The philosophy of the MaRS team was set early by Barry Gekiere who was hired as managing director in 2010. He believed the fund should be run like a private entity, getting the same terms as a private venture capital fund. For the fund to work, it needed to bet on companies that would attract bigger dollars down the road. The IAF reached “evergreen” status in 2018 thanks to Gekiere’s leadership. In other words, it no longer required provincial support, says Bast. Gekiere “set the tone … He was a great guy.” Sadly, he died of cancer in May at 68. The fund is now run by managing director Lance Laking, with Bast and Craig Leonard serving as senior investment directors.


As a member of the MaRS team, the 37-year-old Bast is uniquely positioned to compare the Toronto and Waterloo tech sectors. The Toronto sector is “more frenzied” and more

competitive. Deals happen more quickly and at higher volumes, but investors there work less collaboratively than in Waterloo. The tech community here is tighter. “Everybody knows everybody.” He attributes Waterloo’s co-operative spirit to the “barn-raising tradition” established by local Mennonites.
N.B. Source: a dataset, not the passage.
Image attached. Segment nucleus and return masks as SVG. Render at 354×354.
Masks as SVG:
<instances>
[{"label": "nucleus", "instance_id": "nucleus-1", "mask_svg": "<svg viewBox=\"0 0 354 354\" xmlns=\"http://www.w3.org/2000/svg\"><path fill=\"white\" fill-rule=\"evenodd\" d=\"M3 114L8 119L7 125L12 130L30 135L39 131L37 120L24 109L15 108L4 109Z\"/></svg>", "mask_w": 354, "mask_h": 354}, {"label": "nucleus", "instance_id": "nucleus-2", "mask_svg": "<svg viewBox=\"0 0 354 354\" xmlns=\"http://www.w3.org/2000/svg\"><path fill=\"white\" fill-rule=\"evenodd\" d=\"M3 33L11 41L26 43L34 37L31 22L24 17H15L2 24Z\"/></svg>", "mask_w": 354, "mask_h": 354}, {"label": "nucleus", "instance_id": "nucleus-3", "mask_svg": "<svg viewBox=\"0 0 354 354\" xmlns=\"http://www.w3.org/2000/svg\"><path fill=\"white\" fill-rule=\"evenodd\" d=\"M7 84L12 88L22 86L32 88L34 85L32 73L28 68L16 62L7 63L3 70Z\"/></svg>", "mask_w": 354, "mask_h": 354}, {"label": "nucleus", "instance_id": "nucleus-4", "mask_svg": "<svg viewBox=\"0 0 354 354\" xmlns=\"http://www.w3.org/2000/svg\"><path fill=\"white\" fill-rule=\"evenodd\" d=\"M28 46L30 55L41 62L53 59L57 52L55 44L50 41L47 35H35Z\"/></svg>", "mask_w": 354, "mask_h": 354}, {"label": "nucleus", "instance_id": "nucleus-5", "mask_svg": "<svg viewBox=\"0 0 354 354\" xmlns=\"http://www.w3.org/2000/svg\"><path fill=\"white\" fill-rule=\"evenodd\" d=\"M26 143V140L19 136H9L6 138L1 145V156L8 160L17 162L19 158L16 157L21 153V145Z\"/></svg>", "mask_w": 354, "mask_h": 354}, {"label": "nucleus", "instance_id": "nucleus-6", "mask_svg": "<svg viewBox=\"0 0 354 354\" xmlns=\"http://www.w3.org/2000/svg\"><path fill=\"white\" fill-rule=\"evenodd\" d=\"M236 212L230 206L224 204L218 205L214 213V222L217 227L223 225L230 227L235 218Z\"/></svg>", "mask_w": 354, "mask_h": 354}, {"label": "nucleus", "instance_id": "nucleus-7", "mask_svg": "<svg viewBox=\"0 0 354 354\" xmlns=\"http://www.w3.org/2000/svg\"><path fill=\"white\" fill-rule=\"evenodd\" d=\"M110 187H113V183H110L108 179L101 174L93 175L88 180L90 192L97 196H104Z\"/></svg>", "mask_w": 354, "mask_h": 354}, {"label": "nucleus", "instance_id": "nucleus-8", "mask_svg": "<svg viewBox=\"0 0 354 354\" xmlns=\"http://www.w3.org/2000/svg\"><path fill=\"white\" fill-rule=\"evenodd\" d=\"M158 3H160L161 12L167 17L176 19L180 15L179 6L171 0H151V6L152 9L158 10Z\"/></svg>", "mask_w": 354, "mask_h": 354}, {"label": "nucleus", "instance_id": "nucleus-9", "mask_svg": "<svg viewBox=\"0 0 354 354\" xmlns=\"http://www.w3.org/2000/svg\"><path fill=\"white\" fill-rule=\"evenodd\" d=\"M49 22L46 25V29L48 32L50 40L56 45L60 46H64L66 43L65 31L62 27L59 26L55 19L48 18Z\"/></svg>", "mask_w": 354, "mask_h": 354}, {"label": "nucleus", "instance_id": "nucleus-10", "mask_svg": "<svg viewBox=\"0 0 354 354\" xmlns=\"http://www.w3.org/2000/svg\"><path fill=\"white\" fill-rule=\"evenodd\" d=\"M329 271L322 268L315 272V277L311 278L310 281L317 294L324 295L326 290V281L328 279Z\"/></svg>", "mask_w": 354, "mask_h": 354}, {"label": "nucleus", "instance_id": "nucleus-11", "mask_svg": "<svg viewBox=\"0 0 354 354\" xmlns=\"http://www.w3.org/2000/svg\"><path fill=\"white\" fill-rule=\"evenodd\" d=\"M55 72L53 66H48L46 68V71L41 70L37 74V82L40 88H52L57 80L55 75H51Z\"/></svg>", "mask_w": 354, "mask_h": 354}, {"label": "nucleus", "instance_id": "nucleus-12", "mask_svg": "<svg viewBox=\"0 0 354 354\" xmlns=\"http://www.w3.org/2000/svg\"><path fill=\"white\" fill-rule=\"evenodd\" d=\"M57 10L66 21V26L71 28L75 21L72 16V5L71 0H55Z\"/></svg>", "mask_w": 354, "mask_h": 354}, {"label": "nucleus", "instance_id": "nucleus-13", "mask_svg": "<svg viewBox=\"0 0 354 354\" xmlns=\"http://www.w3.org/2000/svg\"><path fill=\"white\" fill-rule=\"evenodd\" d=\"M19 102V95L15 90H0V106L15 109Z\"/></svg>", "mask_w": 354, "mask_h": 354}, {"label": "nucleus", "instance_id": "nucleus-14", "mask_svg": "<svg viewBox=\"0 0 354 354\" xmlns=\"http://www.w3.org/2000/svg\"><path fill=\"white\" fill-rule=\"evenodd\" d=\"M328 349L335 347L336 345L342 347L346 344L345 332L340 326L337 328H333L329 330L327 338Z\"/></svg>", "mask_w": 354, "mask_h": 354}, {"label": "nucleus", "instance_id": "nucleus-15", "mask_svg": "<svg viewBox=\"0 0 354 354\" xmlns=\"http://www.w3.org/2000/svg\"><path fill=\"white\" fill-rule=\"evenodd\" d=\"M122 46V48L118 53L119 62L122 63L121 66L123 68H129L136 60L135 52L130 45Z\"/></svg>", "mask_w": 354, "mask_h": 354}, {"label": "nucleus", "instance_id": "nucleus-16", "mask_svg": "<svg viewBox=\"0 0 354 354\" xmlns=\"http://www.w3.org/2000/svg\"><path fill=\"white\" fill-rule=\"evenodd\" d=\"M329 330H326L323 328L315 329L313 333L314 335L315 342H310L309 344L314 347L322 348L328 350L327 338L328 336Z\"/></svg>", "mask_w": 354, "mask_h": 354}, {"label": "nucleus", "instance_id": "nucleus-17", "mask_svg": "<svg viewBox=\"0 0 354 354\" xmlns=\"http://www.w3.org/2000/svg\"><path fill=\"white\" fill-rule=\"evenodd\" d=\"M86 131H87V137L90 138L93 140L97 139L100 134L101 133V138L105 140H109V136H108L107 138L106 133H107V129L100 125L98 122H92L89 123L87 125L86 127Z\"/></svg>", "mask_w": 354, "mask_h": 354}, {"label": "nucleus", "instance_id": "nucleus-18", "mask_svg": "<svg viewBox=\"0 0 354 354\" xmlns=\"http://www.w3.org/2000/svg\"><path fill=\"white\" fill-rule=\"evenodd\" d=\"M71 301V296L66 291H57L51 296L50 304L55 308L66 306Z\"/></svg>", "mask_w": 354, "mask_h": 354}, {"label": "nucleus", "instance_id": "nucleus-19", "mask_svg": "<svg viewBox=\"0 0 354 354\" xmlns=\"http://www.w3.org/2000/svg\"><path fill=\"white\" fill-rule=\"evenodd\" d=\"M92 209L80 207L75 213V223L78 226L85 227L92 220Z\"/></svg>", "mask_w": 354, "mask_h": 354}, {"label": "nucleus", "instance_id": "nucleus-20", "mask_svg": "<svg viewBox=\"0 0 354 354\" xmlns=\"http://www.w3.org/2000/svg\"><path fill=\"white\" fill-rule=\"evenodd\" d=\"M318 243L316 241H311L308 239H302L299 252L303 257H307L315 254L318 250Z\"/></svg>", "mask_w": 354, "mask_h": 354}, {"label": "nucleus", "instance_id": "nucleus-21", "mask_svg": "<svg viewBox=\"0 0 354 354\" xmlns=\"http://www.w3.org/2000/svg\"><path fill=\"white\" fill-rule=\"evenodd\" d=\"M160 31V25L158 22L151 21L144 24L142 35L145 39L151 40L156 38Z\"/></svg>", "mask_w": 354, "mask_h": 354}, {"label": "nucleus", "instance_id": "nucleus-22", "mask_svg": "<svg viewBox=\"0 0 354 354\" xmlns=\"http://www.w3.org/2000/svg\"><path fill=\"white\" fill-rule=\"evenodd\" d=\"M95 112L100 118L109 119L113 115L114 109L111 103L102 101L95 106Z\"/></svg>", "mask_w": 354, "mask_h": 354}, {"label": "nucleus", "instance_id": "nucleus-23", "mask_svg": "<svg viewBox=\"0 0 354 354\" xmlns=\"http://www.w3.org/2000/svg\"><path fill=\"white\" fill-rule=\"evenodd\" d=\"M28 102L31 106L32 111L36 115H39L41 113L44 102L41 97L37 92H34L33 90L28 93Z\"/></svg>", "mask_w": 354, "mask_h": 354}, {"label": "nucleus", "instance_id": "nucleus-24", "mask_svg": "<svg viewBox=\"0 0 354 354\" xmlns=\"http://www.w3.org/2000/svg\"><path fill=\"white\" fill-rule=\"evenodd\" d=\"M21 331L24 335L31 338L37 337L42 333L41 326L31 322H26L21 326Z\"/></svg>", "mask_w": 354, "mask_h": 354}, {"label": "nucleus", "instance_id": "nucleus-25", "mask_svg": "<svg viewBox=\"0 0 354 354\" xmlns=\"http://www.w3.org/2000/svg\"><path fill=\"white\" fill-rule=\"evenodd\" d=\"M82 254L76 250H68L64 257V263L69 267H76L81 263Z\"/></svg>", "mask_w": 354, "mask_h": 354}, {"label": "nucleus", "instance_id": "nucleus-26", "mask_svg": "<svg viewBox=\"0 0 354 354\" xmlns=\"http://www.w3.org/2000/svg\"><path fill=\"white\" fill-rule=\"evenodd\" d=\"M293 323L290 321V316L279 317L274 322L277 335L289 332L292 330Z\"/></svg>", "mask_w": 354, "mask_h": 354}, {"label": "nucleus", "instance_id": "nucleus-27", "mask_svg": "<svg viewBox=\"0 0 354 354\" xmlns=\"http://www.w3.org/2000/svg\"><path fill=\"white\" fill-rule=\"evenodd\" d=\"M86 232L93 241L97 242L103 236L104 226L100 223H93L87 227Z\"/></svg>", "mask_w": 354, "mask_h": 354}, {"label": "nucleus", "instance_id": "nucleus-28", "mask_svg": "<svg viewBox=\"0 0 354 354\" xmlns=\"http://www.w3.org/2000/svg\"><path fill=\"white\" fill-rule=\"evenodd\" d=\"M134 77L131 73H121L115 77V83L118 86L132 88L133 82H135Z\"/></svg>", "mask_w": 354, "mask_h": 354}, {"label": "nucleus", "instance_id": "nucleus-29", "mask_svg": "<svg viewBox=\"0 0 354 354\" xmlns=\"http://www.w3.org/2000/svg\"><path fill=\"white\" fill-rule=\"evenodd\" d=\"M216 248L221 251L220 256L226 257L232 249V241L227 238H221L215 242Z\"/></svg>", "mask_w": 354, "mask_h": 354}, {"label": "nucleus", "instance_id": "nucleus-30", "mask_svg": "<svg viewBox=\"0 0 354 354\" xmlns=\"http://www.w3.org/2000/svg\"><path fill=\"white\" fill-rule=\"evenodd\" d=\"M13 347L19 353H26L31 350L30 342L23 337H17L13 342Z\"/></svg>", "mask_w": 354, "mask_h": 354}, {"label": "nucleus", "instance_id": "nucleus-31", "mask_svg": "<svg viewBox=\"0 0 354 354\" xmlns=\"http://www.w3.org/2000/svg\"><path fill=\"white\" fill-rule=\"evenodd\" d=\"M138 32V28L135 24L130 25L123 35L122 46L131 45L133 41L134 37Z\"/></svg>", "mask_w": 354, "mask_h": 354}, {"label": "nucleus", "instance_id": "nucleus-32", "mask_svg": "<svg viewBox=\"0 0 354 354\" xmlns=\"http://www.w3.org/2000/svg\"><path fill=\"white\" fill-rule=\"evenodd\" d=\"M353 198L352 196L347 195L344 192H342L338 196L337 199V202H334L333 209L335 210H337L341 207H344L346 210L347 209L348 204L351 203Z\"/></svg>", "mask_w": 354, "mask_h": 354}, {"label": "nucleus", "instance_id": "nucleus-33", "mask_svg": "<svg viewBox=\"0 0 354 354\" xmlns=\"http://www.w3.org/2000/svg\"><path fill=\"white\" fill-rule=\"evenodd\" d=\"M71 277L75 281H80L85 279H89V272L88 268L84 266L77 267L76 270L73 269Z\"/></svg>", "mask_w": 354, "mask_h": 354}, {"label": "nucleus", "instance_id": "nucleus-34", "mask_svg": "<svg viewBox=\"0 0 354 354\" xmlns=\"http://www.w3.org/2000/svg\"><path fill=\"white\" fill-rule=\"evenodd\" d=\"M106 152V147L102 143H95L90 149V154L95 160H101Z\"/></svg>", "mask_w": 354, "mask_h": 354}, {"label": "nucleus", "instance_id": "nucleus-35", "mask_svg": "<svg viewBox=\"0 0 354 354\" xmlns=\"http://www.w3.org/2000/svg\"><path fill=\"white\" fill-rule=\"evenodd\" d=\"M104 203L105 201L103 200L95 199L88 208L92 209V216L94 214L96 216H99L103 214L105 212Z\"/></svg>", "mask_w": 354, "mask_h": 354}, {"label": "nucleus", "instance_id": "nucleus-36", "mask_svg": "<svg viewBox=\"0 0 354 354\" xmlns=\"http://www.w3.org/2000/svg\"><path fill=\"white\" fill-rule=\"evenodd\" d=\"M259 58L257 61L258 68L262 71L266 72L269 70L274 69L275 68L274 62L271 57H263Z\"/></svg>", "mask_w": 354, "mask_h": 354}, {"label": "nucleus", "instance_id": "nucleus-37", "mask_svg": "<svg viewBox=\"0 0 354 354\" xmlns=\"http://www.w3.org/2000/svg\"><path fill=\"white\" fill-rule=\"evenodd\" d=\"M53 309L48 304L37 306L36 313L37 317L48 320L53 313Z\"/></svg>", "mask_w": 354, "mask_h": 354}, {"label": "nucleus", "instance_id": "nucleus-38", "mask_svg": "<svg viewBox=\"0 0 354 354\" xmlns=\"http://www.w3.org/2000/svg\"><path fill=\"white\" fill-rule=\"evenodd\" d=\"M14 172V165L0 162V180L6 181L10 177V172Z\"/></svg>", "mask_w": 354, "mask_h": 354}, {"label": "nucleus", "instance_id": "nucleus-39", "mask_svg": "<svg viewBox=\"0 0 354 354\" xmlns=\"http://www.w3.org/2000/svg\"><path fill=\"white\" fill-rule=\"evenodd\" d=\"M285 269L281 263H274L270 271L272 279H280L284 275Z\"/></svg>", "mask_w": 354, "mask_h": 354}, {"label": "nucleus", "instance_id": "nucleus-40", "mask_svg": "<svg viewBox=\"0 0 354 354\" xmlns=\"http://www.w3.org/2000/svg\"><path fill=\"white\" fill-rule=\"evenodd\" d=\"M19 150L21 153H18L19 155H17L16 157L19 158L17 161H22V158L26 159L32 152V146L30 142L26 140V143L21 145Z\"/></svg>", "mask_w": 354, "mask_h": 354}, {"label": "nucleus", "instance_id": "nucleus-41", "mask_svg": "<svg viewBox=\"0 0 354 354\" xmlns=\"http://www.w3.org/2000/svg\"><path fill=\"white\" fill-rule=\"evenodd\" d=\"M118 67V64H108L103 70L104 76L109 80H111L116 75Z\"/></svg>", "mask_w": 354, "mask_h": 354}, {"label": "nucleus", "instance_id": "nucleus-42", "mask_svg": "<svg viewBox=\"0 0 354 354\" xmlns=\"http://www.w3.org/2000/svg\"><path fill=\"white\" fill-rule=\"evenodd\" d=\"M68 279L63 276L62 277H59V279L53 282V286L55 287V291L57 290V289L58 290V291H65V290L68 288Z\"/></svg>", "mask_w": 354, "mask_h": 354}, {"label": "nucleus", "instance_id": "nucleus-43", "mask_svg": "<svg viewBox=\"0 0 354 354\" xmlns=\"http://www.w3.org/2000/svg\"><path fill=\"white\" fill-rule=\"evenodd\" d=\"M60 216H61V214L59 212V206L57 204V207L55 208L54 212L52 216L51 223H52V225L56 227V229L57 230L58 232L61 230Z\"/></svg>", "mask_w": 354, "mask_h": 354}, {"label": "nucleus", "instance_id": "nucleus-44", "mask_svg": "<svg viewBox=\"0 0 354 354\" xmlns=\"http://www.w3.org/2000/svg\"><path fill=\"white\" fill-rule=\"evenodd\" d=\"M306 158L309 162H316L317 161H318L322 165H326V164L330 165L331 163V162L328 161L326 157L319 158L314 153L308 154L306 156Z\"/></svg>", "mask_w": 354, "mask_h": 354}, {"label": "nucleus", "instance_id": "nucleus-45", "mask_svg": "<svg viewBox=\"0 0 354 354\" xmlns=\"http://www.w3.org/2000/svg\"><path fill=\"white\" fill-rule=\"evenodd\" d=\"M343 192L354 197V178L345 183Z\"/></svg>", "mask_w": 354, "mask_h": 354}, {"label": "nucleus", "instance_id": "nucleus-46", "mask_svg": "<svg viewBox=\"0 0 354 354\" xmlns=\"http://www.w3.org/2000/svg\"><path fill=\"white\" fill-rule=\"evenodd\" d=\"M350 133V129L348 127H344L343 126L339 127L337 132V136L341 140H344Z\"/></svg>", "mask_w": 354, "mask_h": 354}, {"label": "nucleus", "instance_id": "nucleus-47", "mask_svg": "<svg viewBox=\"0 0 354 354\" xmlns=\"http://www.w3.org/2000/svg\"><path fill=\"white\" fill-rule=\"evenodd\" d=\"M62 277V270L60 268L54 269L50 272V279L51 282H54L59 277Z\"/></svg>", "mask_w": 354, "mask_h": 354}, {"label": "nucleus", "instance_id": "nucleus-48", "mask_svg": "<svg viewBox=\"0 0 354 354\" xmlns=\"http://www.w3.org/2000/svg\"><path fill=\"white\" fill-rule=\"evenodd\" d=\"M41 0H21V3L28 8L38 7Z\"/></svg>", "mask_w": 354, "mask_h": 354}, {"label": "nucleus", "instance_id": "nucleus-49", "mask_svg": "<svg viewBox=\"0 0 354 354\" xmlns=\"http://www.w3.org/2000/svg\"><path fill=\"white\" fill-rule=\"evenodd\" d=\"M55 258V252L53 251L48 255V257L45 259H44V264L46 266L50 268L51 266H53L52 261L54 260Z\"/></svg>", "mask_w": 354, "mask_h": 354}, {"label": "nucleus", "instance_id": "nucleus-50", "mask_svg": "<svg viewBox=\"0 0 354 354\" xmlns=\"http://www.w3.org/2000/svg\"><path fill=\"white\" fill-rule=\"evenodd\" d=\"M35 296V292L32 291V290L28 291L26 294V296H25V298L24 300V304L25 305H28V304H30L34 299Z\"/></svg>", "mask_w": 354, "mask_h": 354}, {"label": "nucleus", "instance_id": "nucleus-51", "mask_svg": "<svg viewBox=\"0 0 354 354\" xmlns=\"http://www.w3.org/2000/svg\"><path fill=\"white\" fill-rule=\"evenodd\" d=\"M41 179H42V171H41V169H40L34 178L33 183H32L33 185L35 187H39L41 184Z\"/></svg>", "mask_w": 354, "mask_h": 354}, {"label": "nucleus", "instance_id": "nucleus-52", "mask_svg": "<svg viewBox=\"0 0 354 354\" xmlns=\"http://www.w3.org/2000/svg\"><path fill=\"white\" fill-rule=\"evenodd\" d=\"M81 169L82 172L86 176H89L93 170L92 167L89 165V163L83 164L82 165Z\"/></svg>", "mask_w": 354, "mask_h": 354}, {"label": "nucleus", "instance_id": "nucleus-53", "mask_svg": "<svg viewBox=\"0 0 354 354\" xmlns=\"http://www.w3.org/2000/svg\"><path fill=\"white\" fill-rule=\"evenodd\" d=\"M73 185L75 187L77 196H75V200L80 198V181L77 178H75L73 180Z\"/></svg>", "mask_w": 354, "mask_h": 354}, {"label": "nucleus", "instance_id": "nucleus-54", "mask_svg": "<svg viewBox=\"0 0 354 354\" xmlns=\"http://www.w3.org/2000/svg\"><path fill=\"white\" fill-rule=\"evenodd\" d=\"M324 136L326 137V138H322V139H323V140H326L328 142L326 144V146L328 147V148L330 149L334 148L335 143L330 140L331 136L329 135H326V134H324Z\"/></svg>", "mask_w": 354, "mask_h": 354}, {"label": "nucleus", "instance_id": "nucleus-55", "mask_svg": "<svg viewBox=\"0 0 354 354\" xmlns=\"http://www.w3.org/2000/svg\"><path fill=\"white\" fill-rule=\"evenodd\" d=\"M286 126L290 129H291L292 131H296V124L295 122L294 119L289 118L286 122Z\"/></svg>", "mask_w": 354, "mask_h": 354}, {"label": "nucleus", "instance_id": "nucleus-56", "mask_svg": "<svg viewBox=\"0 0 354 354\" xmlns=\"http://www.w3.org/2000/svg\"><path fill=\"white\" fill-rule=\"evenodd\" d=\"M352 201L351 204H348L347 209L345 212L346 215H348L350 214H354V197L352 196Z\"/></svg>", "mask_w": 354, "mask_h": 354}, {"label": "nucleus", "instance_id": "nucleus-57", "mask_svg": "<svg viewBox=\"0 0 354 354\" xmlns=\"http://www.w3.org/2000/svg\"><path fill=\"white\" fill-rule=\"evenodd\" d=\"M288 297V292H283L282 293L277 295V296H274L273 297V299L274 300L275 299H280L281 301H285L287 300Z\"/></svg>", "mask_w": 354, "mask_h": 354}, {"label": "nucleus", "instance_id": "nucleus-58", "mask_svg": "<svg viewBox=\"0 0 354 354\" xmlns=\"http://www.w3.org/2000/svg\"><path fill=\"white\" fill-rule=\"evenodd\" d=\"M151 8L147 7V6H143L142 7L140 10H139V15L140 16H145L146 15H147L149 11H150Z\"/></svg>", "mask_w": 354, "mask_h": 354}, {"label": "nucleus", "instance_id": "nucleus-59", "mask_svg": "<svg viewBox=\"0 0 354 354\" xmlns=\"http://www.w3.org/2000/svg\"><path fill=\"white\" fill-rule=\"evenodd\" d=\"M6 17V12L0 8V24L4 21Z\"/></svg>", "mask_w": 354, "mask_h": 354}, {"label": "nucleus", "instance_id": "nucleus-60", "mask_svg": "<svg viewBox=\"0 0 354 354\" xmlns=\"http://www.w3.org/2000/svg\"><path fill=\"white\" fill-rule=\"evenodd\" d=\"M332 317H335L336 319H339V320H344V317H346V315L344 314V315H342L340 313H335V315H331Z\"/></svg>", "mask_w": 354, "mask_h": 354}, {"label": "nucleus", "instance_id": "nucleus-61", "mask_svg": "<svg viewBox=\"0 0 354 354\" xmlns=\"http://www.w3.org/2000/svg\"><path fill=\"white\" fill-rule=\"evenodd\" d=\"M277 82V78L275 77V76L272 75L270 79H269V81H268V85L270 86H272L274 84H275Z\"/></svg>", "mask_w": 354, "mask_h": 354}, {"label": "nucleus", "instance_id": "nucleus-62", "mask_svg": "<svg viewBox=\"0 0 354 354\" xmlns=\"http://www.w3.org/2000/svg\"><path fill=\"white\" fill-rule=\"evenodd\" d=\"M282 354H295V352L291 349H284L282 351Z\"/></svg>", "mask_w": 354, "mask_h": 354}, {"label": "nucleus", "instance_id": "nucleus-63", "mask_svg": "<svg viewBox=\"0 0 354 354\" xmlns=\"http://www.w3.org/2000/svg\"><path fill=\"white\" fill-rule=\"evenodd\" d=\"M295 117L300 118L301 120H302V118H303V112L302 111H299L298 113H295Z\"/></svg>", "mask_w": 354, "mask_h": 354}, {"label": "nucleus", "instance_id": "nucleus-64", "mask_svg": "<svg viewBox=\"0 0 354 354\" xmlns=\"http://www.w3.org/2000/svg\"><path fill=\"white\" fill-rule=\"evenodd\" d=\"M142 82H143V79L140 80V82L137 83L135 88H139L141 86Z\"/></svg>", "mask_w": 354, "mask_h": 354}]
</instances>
He cautions local techies not to get too excited about the recent flurry of unicorn events. Startups such as Applyboard, Faire and Arctic Wolf—based in Waterloo or with a Waterloo connection— have stunned the community by raising hundreds of millions of dollars in venture capital investment, much of it from the U.S. The tsunami of cash has elevated them to valuations of more than $1 billion, the official benchmark of a “unicorn.” In Canada they are also known as “narwhals,” named after the Arctic whale with a large tusk.

Unicorn status is not necessarily a definition of success, says Bast. It’s really just a valuation on paper. More important is the “stability of the organization.” Is there a real business there and can it sustain itself over the long run, he wonders?

Despite the decline of BlackBerry, the Waterloo tech sector is doing just fine, he says. It has spread out from a base around the University of Waterloo and moved into downtown Kitchener. In the last five years, the Velocity incubator has “stepped into its own, Communitech has gotten to another level” and the sector is pumping out a high volume of emerging tech companies, aided by a maturing venture capital ecosystem.

The key is having a high volume of promising startups at the top or wide end of the funnel so that enough durable firms with large-market potential emerge at the bottom, Bast says.


The recent Covid pandemic, which he calls a “black swan event,” required a lot of triaging by the IAF team to ensure its client companies pulled through. There have been zero failures and some firms have even accelerated their business, he says. Mergers and acquisitions paused in the early months of the pandemic, but then picked up over the summer. That’s a “very positive” sign, Bast says.